> _Aim of the task_
Could you copy out all the lines in the material below where the word "with" occurs?
★ ★ ★
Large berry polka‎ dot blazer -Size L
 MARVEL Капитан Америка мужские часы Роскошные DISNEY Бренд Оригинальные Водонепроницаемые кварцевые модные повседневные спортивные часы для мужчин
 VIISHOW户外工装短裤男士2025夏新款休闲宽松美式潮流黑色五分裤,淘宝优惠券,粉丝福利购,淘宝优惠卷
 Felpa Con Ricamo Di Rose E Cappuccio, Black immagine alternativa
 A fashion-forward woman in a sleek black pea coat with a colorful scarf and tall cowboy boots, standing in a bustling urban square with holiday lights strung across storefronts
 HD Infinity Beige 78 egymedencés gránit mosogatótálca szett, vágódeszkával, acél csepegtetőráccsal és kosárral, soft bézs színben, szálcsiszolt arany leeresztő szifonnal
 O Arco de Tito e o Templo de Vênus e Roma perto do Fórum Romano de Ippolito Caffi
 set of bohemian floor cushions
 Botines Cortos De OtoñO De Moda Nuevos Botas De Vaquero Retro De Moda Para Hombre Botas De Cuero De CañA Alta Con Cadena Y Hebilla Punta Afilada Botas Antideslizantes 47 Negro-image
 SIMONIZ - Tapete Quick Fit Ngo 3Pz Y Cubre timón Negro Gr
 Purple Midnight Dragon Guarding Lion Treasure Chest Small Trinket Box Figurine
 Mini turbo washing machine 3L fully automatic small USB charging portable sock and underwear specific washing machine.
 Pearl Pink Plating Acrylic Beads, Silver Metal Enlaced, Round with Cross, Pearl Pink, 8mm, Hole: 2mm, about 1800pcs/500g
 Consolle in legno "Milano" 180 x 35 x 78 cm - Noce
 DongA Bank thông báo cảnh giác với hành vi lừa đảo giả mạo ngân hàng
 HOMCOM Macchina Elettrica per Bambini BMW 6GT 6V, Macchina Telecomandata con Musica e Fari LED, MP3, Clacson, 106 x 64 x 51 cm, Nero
★ ★ ★
> _Problem solution_
 A fashion-forward woman in a sleek black pea coat with a colorful scarf and tall cowboy boots, standing in a bustling urban square with holiday lights strung across storefronts
 Pearl Pink Plating Acrylic Beads, Silver Metal Enlaced, Round with Cross, Pearl Pink, 8mm, Hole: 2mm, about 1800pcs/500g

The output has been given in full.